In a more concrete example, if you are not convinced that flying is buying air, there is obvious proof that air can be and IS owned. Where? What do you think would happen if you boarded an airplane and flew over Russia right now? Russia's a huge country! And I guess the arbitrary residents and/or the representatives they may believe they have chosen, OWN all that air over their country. In reality it'll be the military that shoots your ass down. They are controlled by the government, which is not so much representing the people, (they wouldn't shoot your ass down) but are representing, and in large part, consist of, the richest people in Russia. 

Finally, the air we probably incur the highest amount of payment and debt from all around the world is the air from which the World Bank, IMF, and other such vulture capitalistic consolidations of paper-printing, nationless, imperialistic power/money, magically materialize the money that enslaves the nations they loan it to. Right now Ukraine is the best example of their handiwork. When the invasion began, the news that the IMF and World bank were negotiating money packages to aid in the Ukrainian defense of their nation was treated as GOOD news in the hot air the media was blowing. But that money was not GIVEN to Ukraine. In fact, during this illegal invasion, Ukraine has actually PAID the IMF and World Bank (which are basically the same assholes I think). This new "heroic" aid package will have massive strings attached to be sure. Like so many of the rulers of our world, who should be making things easier for us after suffering through the pandemic, the IMF and World Bank are seeing Ukraine in an even more disastrous position and they're rushing to them with contracts in one hand and pens in the other, weapons far worse than Putin's tanks and bombs, that will probably bring about the REAL conquest of Ukraine. They should be forgiving debt. The world should be treating the IMF and World Bank the way they're treating Russian billionaires. But how do you sanction an entity that just pulls money out of the air?

I could be way off with this, but the central bank systems that most countries have, whether they want them or not, are pretty much represented worldwide by the IMF and World Bank. They are the central banks of the planet. While most country's central banks have too much power, these two entities have WAY too much power. They're the ultimate in pneumaticism. 
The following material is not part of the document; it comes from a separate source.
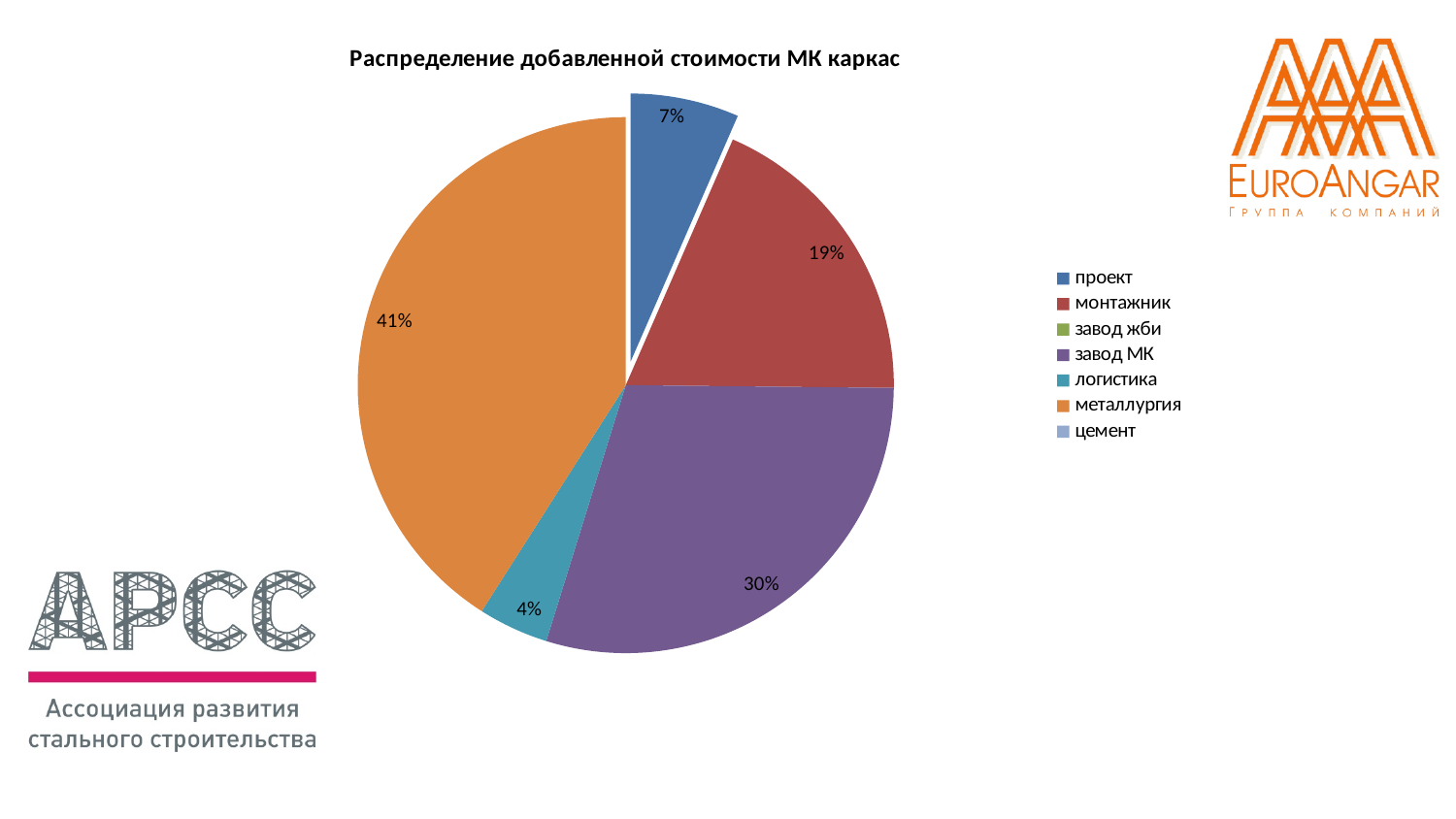
What share of the pie does металлургия have? 41% What type of chart is shown on the slide? pie chart Which category has the largest slice of the pie? металлургия How many entries does the legend list? 7 What share of the pie does завод МК have? 30% What share of the pie does проект have? 7% What is the title of the chart? Распределение добавленной стоимости МК каркас What share of the pie does логистика have? 4% What share of the pie does монтажник have? 19% What is the difference in percentage points between металлургия and завод МК? 11 Which labelled slice is the smallest in the pie? логистика Which is larger, the slice for монтажник or the slice for проект? монтажник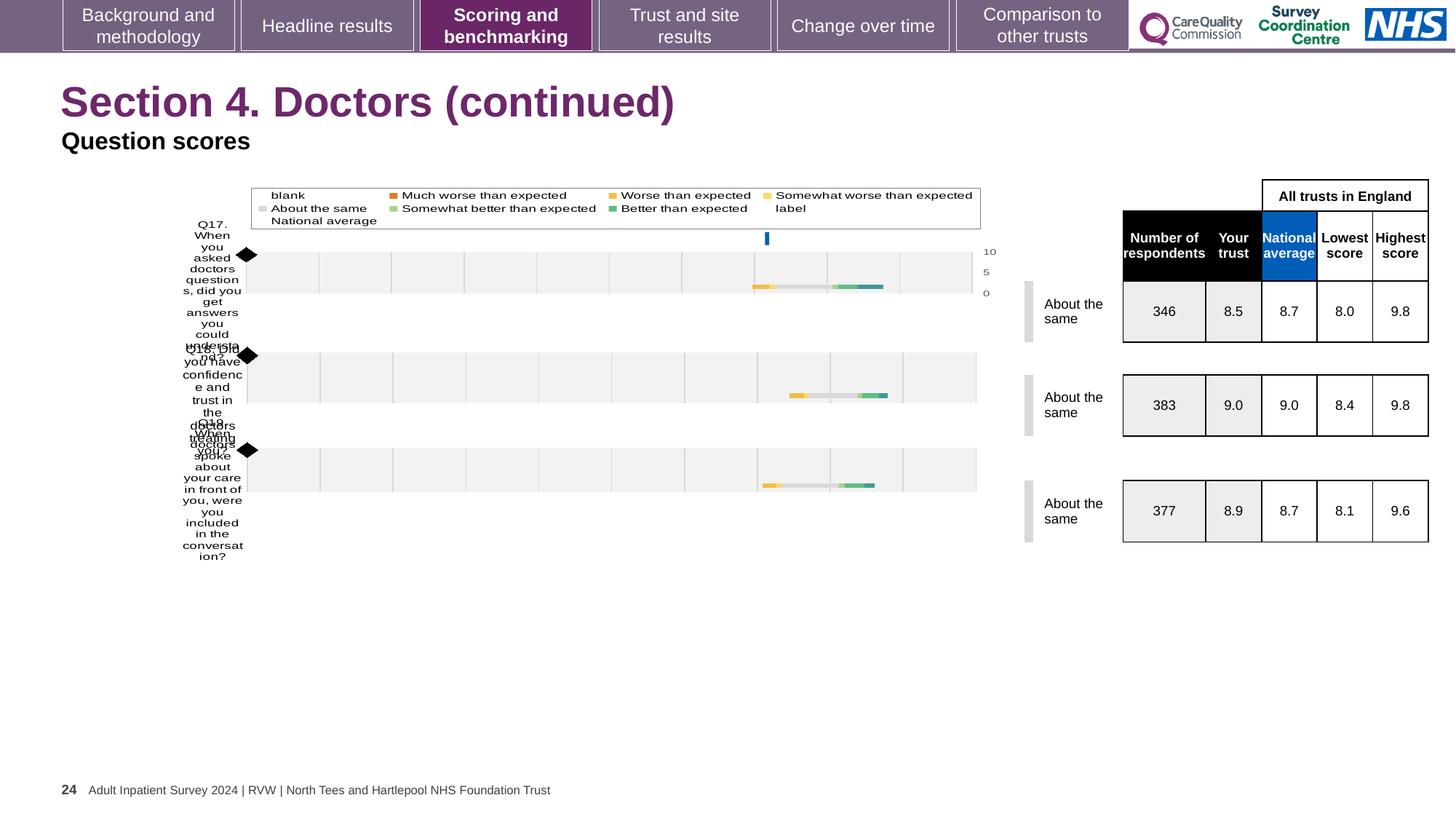
In the table beside the chart, what is the 'Your trust' score for Q18? 9.0 In the table beside the chart, is the 'Your trust' score for Q17 larger or smaller than the national average for Q17? smaller How many entries does the chart legend list? 9 Which legend entry is shown in orange in the chart? Much worse than expected In the table beside the chart, which question has the highest 'Your trust' score? Q18 What kind of chart is shown on the slide? bar chart How many questions (categories) are plotted in the chart? 3 What benchmark category is shown for Q17 next to the chart? About the same What is the highest value shown on the chart's axis? 10 In the table beside the chart, what is the national average for Q17? 8.7 In the table beside the chart, what is the difference between the highest score and the lowest score for Q19? 1.5 What benchmark category is shown for Q19 next to the chart? About the same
I have heard that Thomas Edison was the hero and friend of Henry Ford and in the Henry Ford Museum in Michigan, there is a test tube that is said to contain Thomas Edison's last breath. It was sent to Ford by Edison's son, Charles. Okay, I think I have just corrected myself. THIS is the ultimate in pneumaticism surely! To believe that someone, possibly his own son, was beside Edison's death bed holding this tube under his nose and capping it after each breath then checking his pulse, uncapping it and placing it under his nose again, and repeat... well you'd have to be an airhead to believe this, wouldn't you? To add to the pure insanity of our world, I guaran-damn-tee there are people who'd probably pay millions for that test tube! Pneumaticism!

So if you've ever looked at the world and thought, "For fuck's sake! Soon they'll be charging us all for the air we breathe, and we'll be stupid enough to pay," well... here we are.

I still have hope though. Not much, but just a breath of airy hope for this world. We need to think of another, much more important kind of air that binds us all together: spirit. Or, as a dude even smarter than Edison might call it, the Aether.